Elder statesman Henry Kissinger also weighed in on the crisis in his recent Washington Post op-ed Kissinger believes “the most urgent decision facing the president is how to stop Iran from pursuing a military nuclear program,” clarifying the cost of failure:
To draw the line at proscribing an Iranian nuclear weapon — as some argue — would prove unmanageable. Once the requisite amount of fissile material has been produced, constructing and equipping a warhead is a relatively short and technologically straightforward process, almost certainly impossible to detect in a timely fashion.
If so ineffectual a red line were to emerge from a decade of diplomacy by the permanent members of the Security Council, the result would be an essentially uncontrollable military nuclear proliferation throughout a region roiled by revolution and sectarian blood-feuds. Iran would thereby achieve the status of North Korea, with a military nuclear program at the very edge of going operational.

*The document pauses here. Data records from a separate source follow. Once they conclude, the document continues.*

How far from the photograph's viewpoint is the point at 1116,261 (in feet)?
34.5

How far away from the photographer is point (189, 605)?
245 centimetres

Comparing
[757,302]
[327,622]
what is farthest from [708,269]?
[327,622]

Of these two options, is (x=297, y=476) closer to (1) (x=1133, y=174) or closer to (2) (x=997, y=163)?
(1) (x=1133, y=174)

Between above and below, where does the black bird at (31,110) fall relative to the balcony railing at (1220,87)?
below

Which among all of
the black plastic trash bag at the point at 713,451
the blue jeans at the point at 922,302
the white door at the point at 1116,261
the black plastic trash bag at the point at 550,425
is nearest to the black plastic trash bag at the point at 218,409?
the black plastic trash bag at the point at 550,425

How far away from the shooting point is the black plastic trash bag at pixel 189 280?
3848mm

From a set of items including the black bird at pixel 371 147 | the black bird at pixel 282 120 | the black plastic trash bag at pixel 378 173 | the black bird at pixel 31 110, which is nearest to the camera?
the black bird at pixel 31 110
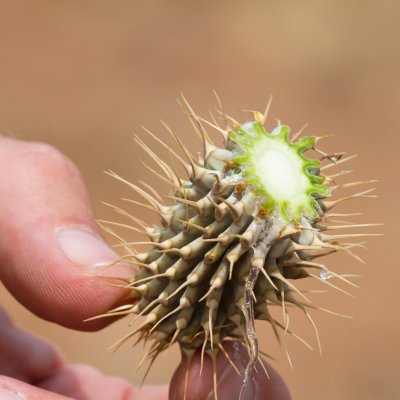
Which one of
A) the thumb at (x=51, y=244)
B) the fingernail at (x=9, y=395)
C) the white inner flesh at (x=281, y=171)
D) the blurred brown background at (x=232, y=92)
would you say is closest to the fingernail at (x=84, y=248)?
the thumb at (x=51, y=244)

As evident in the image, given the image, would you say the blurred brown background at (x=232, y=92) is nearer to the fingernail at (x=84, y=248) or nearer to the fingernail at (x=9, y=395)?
the fingernail at (x=84, y=248)

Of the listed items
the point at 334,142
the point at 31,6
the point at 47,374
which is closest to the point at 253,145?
the point at 47,374

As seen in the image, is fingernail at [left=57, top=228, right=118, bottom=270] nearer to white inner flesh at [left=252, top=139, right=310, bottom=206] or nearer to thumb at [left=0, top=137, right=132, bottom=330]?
thumb at [left=0, top=137, right=132, bottom=330]

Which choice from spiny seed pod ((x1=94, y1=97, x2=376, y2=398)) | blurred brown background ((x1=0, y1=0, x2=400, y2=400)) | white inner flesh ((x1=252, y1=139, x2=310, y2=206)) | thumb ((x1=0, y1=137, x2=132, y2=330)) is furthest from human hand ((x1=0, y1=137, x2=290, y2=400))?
blurred brown background ((x1=0, y1=0, x2=400, y2=400))

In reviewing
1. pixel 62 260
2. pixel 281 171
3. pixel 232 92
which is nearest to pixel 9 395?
pixel 62 260

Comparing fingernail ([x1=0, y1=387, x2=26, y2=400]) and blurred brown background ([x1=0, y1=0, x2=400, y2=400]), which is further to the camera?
blurred brown background ([x1=0, y1=0, x2=400, y2=400])

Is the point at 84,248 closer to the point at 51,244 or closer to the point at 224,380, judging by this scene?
the point at 51,244
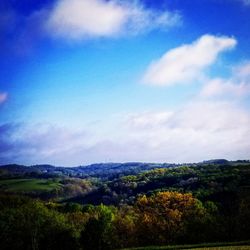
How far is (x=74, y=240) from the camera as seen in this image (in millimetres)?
81812

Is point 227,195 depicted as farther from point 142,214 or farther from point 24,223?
point 24,223

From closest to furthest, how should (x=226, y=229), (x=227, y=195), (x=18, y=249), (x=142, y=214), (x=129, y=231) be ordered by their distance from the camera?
1. (x=226, y=229)
2. (x=18, y=249)
3. (x=129, y=231)
4. (x=142, y=214)
5. (x=227, y=195)

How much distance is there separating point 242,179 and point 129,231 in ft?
405

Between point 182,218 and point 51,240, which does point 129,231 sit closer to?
point 182,218

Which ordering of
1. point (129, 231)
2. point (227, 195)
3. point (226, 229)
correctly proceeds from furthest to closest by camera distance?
point (227, 195)
point (129, 231)
point (226, 229)

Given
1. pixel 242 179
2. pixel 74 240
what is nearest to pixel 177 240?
pixel 74 240

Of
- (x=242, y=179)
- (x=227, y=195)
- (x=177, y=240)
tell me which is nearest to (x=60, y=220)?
(x=177, y=240)

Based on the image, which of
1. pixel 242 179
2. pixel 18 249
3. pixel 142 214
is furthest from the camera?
pixel 242 179

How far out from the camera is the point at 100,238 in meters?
81.9

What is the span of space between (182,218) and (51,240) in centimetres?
3016

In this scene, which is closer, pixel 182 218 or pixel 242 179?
pixel 182 218

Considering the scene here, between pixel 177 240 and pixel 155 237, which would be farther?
pixel 155 237

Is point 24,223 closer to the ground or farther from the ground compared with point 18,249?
farther from the ground

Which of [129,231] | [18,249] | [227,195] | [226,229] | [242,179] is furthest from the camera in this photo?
[242,179]
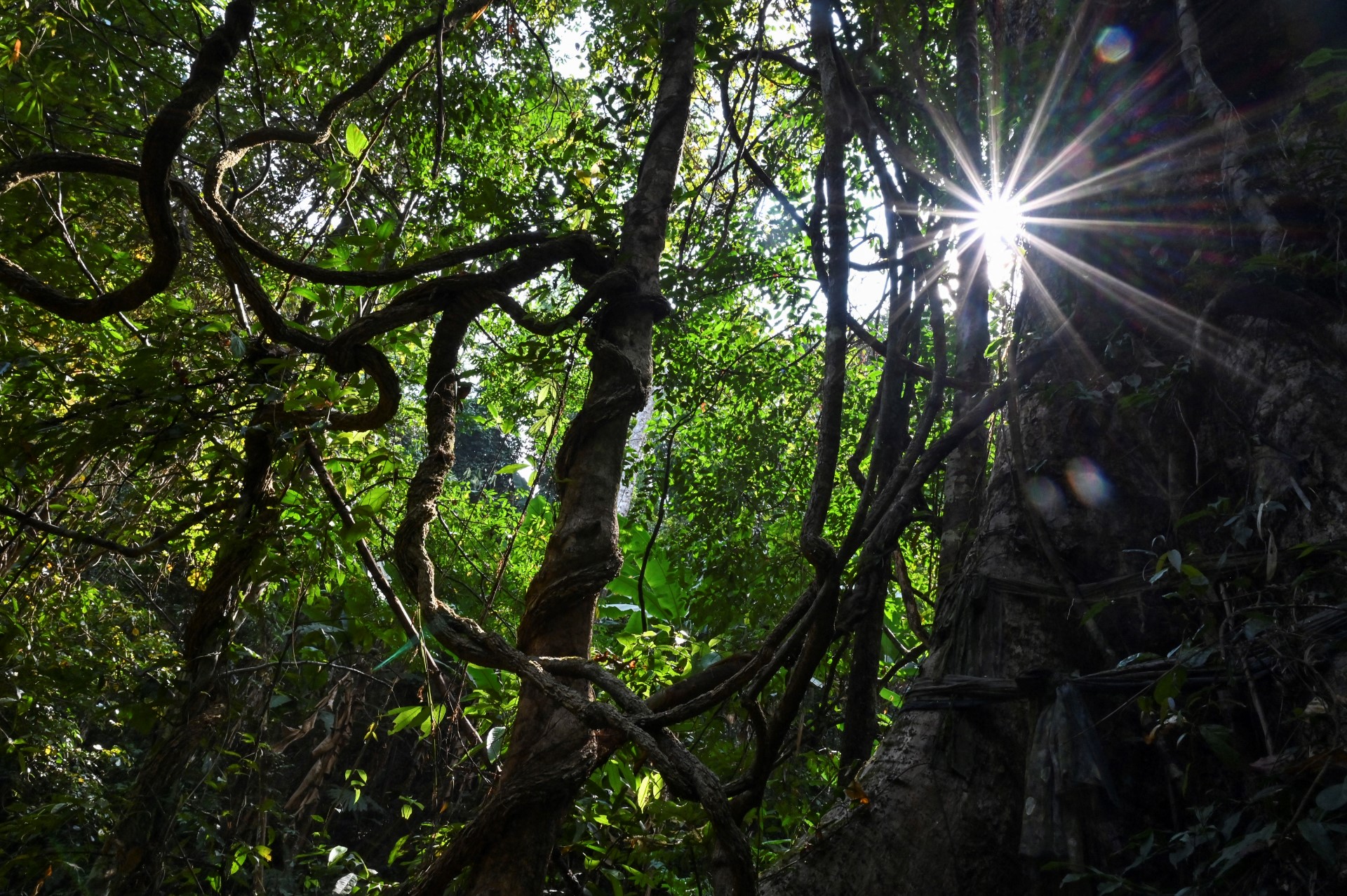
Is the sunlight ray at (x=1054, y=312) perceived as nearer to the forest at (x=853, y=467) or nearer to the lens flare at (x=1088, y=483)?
the forest at (x=853, y=467)

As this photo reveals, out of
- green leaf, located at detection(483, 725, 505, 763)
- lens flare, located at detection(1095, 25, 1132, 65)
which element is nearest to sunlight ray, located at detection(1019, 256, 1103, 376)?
lens flare, located at detection(1095, 25, 1132, 65)

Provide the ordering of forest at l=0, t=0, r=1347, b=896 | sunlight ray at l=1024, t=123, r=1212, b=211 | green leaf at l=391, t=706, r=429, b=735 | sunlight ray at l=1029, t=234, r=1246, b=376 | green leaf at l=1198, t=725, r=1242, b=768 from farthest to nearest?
sunlight ray at l=1024, t=123, r=1212, b=211, green leaf at l=391, t=706, r=429, b=735, sunlight ray at l=1029, t=234, r=1246, b=376, forest at l=0, t=0, r=1347, b=896, green leaf at l=1198, t=725, r=1242, b=768

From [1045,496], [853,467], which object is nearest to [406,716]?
[853,467]

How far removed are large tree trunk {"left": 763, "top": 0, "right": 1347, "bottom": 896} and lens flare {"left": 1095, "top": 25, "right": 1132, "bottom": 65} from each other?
9 centimetres

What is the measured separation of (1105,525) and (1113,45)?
1.26m

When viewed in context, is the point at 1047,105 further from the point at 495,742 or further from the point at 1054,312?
the point at 495,742

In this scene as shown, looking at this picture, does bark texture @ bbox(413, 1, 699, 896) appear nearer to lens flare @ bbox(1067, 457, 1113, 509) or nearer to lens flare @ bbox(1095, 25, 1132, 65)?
lens flare @ bbox(1067, 457, 1113, 509)

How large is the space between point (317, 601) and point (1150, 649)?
190cm

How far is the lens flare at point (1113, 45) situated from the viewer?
2.04m

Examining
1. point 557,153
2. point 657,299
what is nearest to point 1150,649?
point 657,299

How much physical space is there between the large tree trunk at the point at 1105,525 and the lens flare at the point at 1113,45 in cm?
9

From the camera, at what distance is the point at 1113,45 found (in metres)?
2.05

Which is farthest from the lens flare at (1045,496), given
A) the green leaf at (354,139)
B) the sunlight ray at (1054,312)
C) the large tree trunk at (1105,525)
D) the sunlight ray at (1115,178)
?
the green leaf at (354,139)

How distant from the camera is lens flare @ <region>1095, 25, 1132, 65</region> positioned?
2.04 m
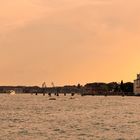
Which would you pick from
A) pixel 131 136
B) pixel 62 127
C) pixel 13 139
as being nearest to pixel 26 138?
pixel 13 139

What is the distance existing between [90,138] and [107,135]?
358 centimetres

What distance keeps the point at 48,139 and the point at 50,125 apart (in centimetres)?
2063

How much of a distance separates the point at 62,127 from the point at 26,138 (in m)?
16.5

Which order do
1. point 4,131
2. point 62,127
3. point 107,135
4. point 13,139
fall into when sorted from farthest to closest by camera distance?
point 62,127, point 4,131, point 107,135, point 13,139

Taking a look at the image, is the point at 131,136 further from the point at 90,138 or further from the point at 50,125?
the point at 50,125

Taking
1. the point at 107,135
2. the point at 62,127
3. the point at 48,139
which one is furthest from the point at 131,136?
the point at 62,127

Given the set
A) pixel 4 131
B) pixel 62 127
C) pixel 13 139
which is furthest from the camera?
pixel 62 127

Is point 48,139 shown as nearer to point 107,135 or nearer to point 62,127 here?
point 107,135

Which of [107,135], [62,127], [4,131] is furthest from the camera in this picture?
[62,127]

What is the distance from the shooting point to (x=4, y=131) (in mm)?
77812

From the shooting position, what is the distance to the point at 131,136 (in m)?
69.8

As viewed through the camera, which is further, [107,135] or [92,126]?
[92,126]

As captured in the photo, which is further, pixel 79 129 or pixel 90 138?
pixel 79 129

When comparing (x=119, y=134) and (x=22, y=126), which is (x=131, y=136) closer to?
(x=119, y=134)
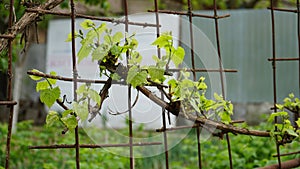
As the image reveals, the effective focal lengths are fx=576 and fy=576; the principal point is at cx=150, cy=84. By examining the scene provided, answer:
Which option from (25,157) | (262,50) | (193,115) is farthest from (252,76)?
(193,115)

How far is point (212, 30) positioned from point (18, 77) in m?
2.85

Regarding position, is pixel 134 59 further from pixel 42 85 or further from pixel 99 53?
pixel 42 85

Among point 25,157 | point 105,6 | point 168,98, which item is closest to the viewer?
point 168,98

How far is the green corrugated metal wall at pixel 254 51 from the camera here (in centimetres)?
827

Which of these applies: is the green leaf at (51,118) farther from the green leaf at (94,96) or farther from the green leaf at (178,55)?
the green leaf at (178,55)

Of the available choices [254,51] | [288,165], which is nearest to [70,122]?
[288,165]

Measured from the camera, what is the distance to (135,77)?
65.9 inches

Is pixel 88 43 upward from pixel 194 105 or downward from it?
upward

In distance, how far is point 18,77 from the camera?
26.5 feet

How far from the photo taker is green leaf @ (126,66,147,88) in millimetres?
1668

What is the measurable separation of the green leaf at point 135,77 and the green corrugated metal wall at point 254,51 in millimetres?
6687

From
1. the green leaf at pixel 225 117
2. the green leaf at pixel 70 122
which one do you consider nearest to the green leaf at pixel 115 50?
the green leaf at pixel 70 122

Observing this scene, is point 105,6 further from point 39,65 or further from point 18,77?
point 39,65

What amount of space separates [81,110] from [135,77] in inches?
7.9
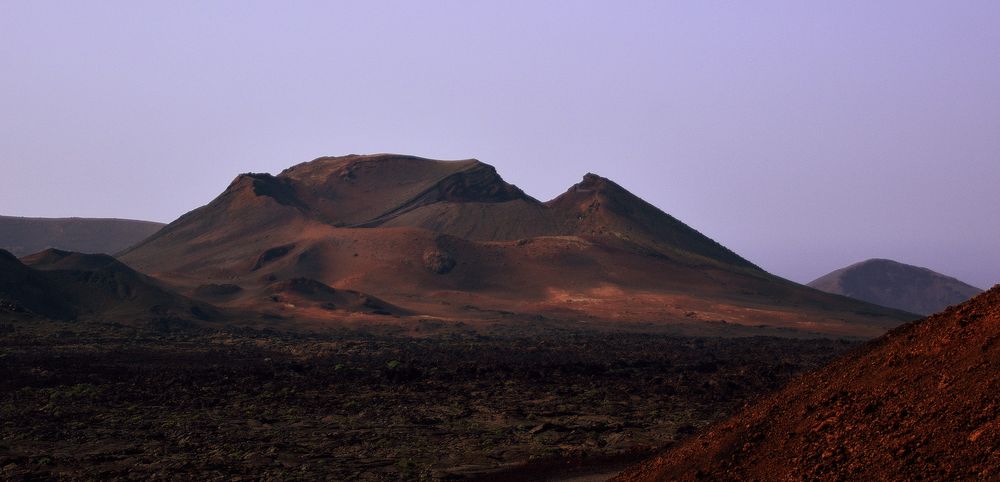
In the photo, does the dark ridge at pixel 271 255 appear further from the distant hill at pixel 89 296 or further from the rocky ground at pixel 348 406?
the rocky ground at pixel 348 406

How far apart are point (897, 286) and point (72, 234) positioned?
135m

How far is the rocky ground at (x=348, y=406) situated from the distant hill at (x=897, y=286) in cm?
12023

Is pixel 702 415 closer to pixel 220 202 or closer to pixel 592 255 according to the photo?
pixel 592 255

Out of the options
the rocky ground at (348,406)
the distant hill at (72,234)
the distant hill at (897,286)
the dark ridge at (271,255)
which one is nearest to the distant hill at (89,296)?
the rocky ground at (348,406)

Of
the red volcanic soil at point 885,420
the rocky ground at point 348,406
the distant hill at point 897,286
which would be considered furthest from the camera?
the distant hill at point 897,286

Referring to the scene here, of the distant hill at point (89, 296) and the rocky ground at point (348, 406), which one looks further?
the distant hill at point (89, 296)

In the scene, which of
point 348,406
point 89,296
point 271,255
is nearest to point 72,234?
point 271,255

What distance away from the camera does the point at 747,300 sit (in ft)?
274

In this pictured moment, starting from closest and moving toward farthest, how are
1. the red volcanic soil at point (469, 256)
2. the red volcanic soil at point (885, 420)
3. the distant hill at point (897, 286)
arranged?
the red volcanic soil at point (885, 420)
the red volcanic soil at point (469, 256)
the distant hill at point (897, 286)

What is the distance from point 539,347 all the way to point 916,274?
13622cm

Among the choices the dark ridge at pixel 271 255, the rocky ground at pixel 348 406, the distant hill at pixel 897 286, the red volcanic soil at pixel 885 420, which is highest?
the distant hill at pixel 897 286

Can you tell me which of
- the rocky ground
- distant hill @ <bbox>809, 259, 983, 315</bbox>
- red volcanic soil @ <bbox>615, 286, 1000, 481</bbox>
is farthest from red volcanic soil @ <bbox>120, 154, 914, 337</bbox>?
distant hill @ <bbox>809, 259, 983, 315</bbox>

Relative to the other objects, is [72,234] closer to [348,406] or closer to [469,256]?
[469,256]

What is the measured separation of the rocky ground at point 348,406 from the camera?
19.1 m
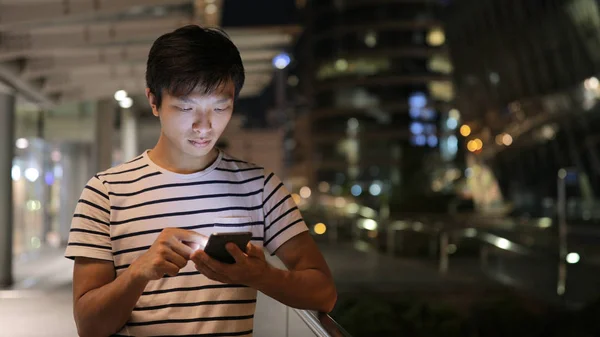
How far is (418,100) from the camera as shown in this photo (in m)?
95.5

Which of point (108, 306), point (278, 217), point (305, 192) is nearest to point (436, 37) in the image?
point (305, 192)

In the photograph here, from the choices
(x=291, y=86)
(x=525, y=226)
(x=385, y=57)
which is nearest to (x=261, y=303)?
(x=525, y=226)

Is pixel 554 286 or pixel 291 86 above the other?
pixel 291 86

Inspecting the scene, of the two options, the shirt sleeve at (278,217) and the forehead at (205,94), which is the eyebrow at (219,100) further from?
the shirt sleeve at (278,217)

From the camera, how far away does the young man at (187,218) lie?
2023 mm

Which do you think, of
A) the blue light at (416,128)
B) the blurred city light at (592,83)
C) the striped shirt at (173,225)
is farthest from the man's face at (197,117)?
the blue light at (416,128)

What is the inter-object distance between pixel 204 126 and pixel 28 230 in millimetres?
18693

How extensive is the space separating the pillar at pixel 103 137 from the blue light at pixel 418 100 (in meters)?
78.7

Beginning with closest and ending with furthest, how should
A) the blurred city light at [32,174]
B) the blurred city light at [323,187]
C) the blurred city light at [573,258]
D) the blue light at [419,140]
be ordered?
the blurred city light at [573,258] < the blurred city light at [32,174] < the blue light at [419,140] < the blurred city light at [323,187]

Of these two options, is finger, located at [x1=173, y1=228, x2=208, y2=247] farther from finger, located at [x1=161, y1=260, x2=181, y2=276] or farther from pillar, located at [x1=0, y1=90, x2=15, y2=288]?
pillar, located at [x1=0, y1=90, x2=15, y2=288]

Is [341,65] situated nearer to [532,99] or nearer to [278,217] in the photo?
[532,99]

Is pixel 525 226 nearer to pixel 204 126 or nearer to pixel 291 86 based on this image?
pixel 204 126

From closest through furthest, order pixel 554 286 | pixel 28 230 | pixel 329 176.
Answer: pixel 554 286, pixel 28 230, pixel 329 176

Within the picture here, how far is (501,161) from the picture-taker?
50.7m
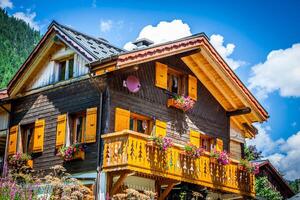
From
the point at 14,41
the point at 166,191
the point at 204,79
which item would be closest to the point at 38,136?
the point at 166,191

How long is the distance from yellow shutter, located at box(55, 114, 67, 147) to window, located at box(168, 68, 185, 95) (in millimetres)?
4365

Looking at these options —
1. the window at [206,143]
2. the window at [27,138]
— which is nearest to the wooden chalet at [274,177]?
the window at [206,143]

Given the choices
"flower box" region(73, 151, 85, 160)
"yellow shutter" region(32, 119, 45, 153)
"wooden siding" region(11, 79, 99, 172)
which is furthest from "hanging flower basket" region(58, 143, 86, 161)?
"yellow shutter" region(32, 119, 45, 153)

Again North Korea… Pretty grim picture.
Like many others, Kissinger recommends talks and compromise with Iran based on enrichment limits as the preferred course of action, but also cautions:
The time available for a diplomatic outcome shrinks in direct proportion as the Iranian enrichment capacity grows and a military nuclear capacity approaches. The diplomatic process must therefore be brought to a point of decision. The P5+1 or the United States unilaterally must put forward a precise program to curtail Iranian enrichment with specific time limits.
Kissinger makes much more sense that Gary Sick, in his recent piece in which he also recommends the president engage Iran – but for a very different reason: Sick’s argument, as far as we can understand, is basically this: since Tehran has its finger in all the relevant Middle East pies – from its illicit nuclear activity to support for Syrian massacres to fortifying terrorism – it should be rewarded with increased attention and respect.
After reviewing the latest IAEA report, we really don’t get that line of argument.